For three decades, the Committee to Protect Journalists has reported on assaults on press freedoms in China, Iran, Syria and other countries with government regimes traditionally hostile to a free and robust news media.

This year, for the first time, the Committee is conducting a major investigation of attacks on press freedoms by the U.S. government, led by an Arizona State University professor.

“Journalists working in the United States have told us that their work has become more difficult as aggressive leak investigations and prosecutions have chilled certain kinds of reporting,” said Joel Simon, executive director of the Committee to Protect Journalists.

Earlier this year, the Committee to Protect Journalists asked Leonard Downie Jr., the former Washington Post executive editor now serving as the Weil Family Professor of Journalism at the Walter Cronkite School of Journalism and Mass Communication, to lead a study focusing on press treatment by the Obama administration.

“Given his experience as both an academic and media professional, Len Downie is the right person to look at these complex issues with clarity and purpose,” said Simon. “We look forward to his findings, which we hope will help lead to improved conditions for journalists in this country and ensure the United States continues to set a press freedom example for the world.”

The Downie report will be released at a news conference at 10 a.m., Oct. 10 in the Newseum’s Knight Studios at the Newseum on Pennsylvania Avenue and Sixth Street N.W.

The report comes at a time when U.S. journalists are finding it increasingly difficult to do their jobs in the face of aggressive criminal leak investigations and unprecedented government limitations on access and information. Just last week, a former FBI explosive expert agreed to plead guilty to revealing secret information to The Associated Press about an intelligence operation in Yemen in 2012. The story led to a leaks investigation and the seizure of AP phone records in the government's search for the information's source. In a similar case, the chief Washington correspondent for Fox News was subjected to intense government monitoring as part of an investigation into possible leaks of classified information about North Korea in 2009.
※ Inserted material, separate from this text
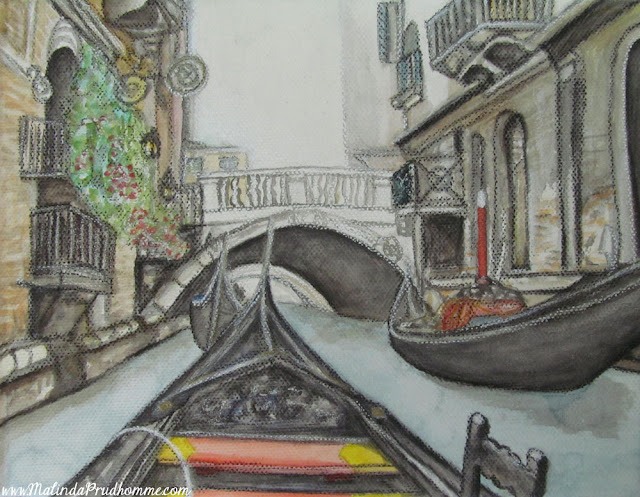 travel artist, mixed media artist, watercolour paintings, travel art, charcoal artist, mixed media art, original paintings, venice, canal, gondola, italy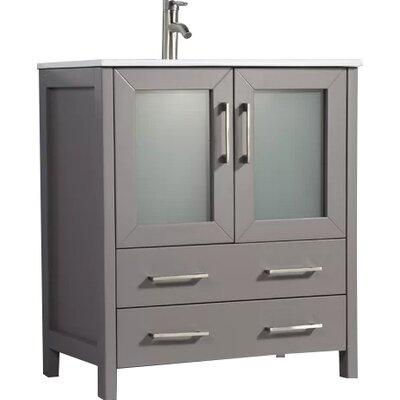Karson 30 Single Bathroom Vanity Set with Mirror Base Finish: Gray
“The fact that the Committee to Protect Journalists felt compelled to investigate the U.S. government’s treatment of the press is a remarkable statement here in the home of the First Amendment,” said Christopher Callahan, dean of the Cronkite School. “U.S. government tactics are increasingly impeding journalists and having a chilling effect on news gathering that can endanger our democracy.”

The committee is an independent, nonprofit organization founded 32 years ago to promote and defend press freedom and rights around the world. Each year it documents attacks on the press and on journalists, compiling an annual census of journalist fatalities, the number of journalists incarcerated around the work and the number in exile from their countries. It also assists journalists around the world who have been targeted for their work.

Each year the organization issues about a half-dozen special reports on the state of the press in selected countries where press freedom has been an issue. So far in 2013, the committee has completed reports on Burma, China, Egypt, Iran, Pakistan and Tanzania. The only time the U.S. has been the subject of a report was more than 20 years ago. That report was limited to attacks on immigrant journalists in the United States.